Using Motion History Images with 3D Convolutional Networks in Isolated Sign Language Recognition
This addresses sign language recognition for accessibility applications, but it is incremental as it builds on existing methods with a focus on using only RGB data.
The paper tackles isolated sign language recognition by proposing a model using Motion History Images (MHI) with 3D convolutional networks, achieving competitive performance with state-of-the-art models that use multi-modal data on datasets like AUTSL and BosphorusSign22k.

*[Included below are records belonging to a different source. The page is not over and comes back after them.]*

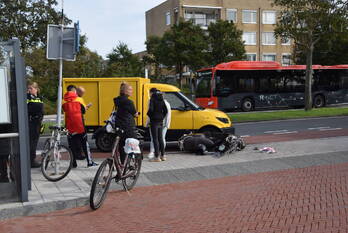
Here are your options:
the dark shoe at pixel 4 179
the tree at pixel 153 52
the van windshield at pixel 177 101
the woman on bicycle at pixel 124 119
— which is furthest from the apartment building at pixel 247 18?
Answer: the dark shoe at pixel 4 179

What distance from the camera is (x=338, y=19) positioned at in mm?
23109

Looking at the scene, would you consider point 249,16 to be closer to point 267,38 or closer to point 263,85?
point 267,38

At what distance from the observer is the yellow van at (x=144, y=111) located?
1176 centimetres

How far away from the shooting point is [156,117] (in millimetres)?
9891

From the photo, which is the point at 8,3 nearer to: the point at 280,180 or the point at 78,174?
the point at 78,174

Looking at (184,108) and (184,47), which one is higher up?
(184,47)

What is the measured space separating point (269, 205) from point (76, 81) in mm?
7541

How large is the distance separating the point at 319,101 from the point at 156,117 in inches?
968

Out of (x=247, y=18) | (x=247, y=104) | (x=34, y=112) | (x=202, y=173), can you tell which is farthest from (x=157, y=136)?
(x=247, y=18)

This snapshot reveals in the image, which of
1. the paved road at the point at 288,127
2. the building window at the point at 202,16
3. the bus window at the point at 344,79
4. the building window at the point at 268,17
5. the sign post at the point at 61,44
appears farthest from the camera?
the building window at the point at 268,17

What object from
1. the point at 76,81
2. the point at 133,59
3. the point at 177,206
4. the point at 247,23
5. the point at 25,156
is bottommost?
the point at 177,206

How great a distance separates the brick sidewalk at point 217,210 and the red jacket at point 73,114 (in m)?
2.20

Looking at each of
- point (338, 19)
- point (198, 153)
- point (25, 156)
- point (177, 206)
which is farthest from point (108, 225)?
point (338, 19)

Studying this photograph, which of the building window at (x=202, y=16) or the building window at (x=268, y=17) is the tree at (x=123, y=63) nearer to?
the building window at (x=202, y=16)
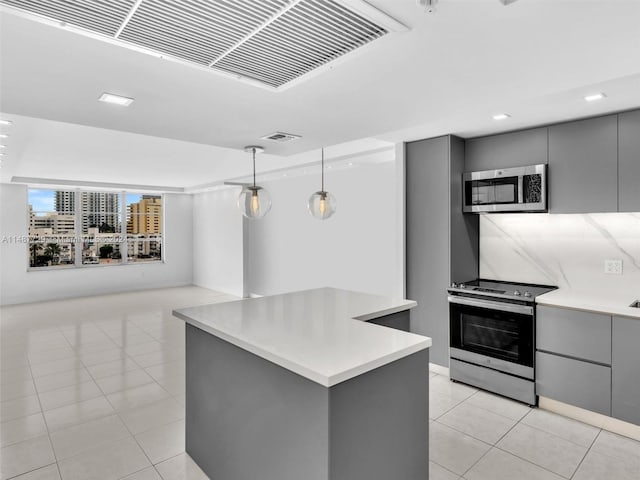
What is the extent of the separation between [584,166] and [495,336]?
65.3 inches

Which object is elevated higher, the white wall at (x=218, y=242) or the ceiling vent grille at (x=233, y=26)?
the ceiling vent grille at (x=233, y=26)

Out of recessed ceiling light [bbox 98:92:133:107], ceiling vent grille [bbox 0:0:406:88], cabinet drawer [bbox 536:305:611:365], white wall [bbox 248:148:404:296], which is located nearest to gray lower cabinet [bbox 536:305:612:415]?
cabinet drawer [bbox 536:305:611:365]

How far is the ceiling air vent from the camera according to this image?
303 cm

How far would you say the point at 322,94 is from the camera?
84.1 inches

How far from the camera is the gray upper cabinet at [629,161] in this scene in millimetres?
2943

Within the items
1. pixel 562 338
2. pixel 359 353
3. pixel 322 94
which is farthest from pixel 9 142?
pixel 562 338

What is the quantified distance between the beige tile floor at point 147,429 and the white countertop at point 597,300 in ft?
3.10

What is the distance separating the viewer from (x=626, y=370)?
2.79 m

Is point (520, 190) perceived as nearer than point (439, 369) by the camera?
Yes

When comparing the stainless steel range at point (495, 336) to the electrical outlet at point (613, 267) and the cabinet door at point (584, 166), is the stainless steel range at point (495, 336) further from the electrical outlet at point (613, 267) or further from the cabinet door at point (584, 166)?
the cabinet door at point (584, 166)

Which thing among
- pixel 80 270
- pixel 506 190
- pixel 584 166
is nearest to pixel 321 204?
pixel 506 190

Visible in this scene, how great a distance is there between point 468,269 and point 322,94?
8.87 feet

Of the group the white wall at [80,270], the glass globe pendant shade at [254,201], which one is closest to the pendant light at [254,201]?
the glass globe pendant shade at [254,201]

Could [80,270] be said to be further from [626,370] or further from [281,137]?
[626,370]
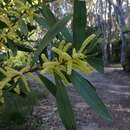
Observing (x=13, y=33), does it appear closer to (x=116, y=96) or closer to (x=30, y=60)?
(x=30, y=60)

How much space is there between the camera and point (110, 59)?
32.5 meters

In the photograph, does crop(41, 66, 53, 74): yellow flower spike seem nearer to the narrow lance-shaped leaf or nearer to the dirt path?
the narrow lance-shaped leaf

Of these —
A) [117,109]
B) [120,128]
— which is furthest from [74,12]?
[117,109]

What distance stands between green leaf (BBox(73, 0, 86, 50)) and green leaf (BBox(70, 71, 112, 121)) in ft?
0.43

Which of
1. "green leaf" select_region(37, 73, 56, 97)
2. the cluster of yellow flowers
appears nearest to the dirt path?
"green leaf" select_region(37, 73, 56, 97)

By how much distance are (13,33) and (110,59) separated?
102 feet

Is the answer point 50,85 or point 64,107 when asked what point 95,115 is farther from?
point 64,107

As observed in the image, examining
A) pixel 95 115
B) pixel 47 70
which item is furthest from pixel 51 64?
pixel 95 115

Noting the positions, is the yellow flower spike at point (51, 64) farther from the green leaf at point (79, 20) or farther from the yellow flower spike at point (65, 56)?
the green leaf at point (79, 20)

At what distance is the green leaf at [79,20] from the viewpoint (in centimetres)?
142

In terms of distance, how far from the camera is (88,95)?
1.36 metres

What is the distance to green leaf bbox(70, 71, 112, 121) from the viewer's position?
134cm

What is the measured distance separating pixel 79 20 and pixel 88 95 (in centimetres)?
25

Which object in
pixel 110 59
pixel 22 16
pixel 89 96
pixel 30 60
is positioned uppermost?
pixel 22 16
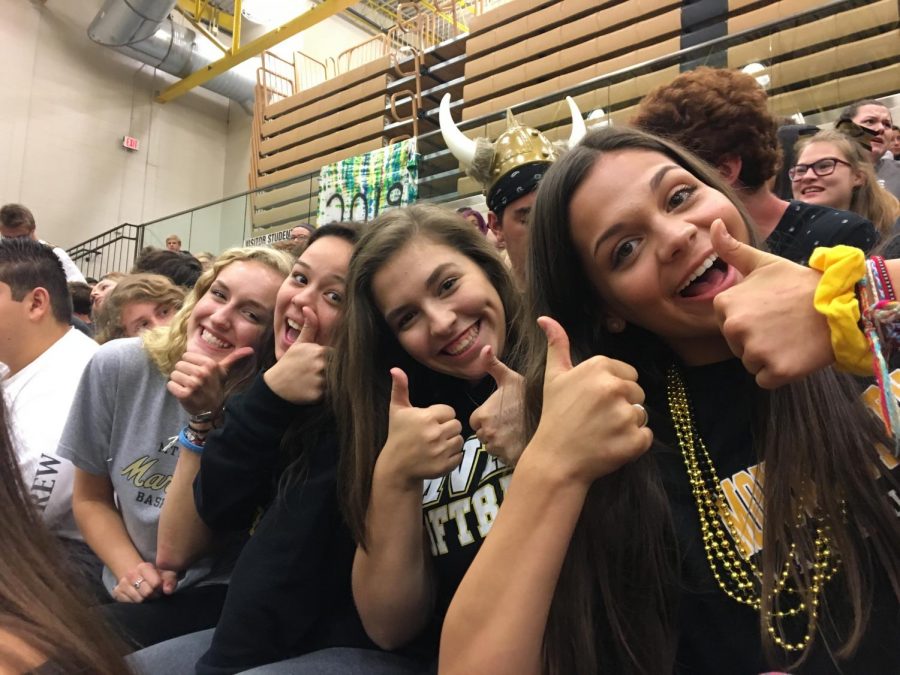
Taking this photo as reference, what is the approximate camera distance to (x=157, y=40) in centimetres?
917

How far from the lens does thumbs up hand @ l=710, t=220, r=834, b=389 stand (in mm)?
645

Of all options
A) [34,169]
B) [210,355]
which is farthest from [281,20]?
[210,355]

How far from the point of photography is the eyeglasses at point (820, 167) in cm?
211

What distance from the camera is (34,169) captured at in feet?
28.5

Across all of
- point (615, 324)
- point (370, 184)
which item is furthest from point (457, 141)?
point (370, 184)

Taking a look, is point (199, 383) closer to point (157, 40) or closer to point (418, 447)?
point (418, 447)

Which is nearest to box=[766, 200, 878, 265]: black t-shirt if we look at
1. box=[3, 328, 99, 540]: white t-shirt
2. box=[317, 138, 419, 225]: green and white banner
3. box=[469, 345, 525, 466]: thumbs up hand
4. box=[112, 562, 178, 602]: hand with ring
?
box=[469, 345, 525, 466]: thumbs up hand

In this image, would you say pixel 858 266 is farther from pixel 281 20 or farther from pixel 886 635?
pixel 281 20

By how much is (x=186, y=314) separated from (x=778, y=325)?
150 centimetres

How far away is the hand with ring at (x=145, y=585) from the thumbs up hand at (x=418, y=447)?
0.76m

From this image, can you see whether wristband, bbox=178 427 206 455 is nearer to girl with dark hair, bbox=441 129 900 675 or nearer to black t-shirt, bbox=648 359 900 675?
girl with dark hair, bbox=441 129 900 675

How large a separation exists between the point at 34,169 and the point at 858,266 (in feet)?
33.4

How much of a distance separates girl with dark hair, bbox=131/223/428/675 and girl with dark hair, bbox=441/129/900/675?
42cm

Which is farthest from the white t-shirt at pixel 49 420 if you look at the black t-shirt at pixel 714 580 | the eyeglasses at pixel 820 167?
the eyeglasses at pixel 820 167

Sign language recognition using computational models is a challenging problem that requires simultaneous spatio-temporal modeling of the multiple sources, i.e. faces, hands, body, etc. In this paper, we propose an isolated sign language recognition model based on a model trained using Motion History Images (MHI) that are generated from RGB video frames. RGB-MHI images represent spatio-temporal summary of each sign video effectively in a single RGB image. We propose two different approaches using this RGB-MHI model. In the first approach, we use the RGB-MHI model as a motion-based spatial attention module integrated into a 3D-CNN architecture. In the second approach, we use RGB-MHI model features directly with the features of a 3D-CNN model using a late fusion technique. We perform extensive experiments on two recently released large-scale isolated sign language datasets, namely AUTSL and BosphorusSign22k. Our experiments show that our models, which use only RGB data, can compete with the state-of-the-art models in the literature that use multi-modal data.